In this example a user buys bitcoins on coinbase send to a tumbler and tells the tumbler to send to a market address
Coinbase(wallet A) -> Tumbler (wallet B) -> Market (wallet C)

You can also get to the taint page with this blockchain.info/taint/{the bitcoins address to check}

Do you have to tumble your coins?

Short answer is YES
I run a tumbler so I am a little biased, but It depends on how much you are sending to or from a market and how much you care about opsec. Here are a few reasons why you should tumble

It is better to be safe than sorry no matter which tumbler or tumbling method you use.
Again I am biased because I own a tumbler

How can they tell which wallets are linked to markets?

Most markets use "Hot Wallets", they put all their fees in these wallets. LE just needs to check the taints on these wallets to find all the addresses a market uses. There is even a site that does it already walletexplorer dot com If you go there you can see all the market addresses they are tracking.

Can't they just find the tumblers the same way?

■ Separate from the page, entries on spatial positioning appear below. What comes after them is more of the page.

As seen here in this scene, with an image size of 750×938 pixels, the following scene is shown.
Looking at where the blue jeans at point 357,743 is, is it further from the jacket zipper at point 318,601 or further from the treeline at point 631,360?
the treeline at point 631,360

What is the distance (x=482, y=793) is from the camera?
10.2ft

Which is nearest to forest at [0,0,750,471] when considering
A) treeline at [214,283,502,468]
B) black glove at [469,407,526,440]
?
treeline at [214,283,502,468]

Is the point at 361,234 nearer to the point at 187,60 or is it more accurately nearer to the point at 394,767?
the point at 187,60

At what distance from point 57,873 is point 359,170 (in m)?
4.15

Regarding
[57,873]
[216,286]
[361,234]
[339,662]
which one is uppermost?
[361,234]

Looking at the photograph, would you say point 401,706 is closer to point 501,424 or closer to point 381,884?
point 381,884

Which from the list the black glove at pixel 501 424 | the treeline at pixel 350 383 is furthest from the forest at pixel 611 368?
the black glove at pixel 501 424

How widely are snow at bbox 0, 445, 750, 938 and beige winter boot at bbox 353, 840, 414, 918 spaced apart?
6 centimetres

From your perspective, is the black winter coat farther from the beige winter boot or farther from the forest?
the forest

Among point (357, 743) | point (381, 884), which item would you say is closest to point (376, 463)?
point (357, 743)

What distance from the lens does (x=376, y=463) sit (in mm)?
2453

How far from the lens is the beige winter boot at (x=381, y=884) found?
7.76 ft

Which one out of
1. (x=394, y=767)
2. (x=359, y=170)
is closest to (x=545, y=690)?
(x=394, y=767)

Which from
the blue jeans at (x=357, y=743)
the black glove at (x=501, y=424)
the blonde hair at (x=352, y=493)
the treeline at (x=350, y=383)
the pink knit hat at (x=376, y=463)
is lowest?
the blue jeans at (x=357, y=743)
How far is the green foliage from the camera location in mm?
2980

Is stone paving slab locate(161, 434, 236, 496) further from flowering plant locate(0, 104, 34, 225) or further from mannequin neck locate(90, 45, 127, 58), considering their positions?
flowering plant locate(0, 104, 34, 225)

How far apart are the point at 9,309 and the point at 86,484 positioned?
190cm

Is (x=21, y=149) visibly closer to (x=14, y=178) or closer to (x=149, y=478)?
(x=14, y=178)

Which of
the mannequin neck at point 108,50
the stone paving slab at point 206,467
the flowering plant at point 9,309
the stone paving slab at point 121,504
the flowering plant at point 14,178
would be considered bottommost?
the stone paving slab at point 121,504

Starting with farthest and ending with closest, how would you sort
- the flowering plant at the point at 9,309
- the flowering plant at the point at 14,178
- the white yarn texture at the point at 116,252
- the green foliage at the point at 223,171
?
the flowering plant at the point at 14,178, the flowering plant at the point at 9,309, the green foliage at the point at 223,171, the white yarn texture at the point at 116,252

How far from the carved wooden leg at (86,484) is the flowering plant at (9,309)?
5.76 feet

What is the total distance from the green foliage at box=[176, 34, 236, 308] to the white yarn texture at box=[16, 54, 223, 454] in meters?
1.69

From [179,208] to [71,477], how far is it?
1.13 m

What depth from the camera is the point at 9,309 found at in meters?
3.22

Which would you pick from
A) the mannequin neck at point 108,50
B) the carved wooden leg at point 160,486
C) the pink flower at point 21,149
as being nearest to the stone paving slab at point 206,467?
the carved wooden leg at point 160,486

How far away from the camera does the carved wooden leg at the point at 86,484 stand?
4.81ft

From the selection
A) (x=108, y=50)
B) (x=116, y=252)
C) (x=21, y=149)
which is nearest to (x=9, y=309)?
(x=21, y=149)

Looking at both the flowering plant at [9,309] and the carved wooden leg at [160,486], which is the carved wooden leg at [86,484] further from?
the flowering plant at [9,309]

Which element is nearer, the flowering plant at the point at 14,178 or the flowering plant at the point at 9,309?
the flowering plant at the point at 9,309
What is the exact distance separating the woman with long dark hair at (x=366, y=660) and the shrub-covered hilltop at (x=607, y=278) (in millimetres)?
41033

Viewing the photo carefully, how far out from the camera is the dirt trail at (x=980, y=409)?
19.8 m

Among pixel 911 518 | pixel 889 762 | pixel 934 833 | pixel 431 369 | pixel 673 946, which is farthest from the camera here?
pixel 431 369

Yes most tumblers they can. Helix is different and doesn't use a hot wallet. In fact helix never uses a wallet more than once. So even if they did tag a helix wallet it would never be used again so it wouldn't matter. You can check walletexplorer dot com and see helix and grams is not being tracked.

Can't tumblers be found by looking for multiple transactions every minute?

This is an old method of tumbling which most tumblers don't use anymore. I can't speak for all of them but Helix has 2 pools of bitcoins, Dirt and Clean. Users send their bitcoins to the dirty pool and receive bitcoins from the clean pool so there is very few transactions. Coins are never sent from the dirty pool to the clean pool so the clean bitcoins have no link or 0% taint to the dirty ones.

Is there free methods of tumbling?

Yes there are ways to tumble your bitcoins for free or almost free. One method is creating anonymous account on crypto exchanges and buying another crypto currency(litecoin) and then selling the litecoins for new clean bitcoins. Doing it this way you will save the 2.5% but use a lot more of your time and might lose money if the price fluctuates during the process.

Using a tumbler to tumble your coins is like paying a mechanic to change your oil. You can change your oil yourself and save some money but you will have to get dirty and it will take a lot of your time. If you use a mechanic you pay more than doing it yourself, but you know it gets done right and quickly without you having to spend any of your time. You could not change your oil at all (like not tumbling) and might be fine but who wants to risk that.


[1 Points] VayneTumbleMax:

Thanks for all the responses guys! I'll look into using btc-e.com, though I'm only in possession of <500$ of btc.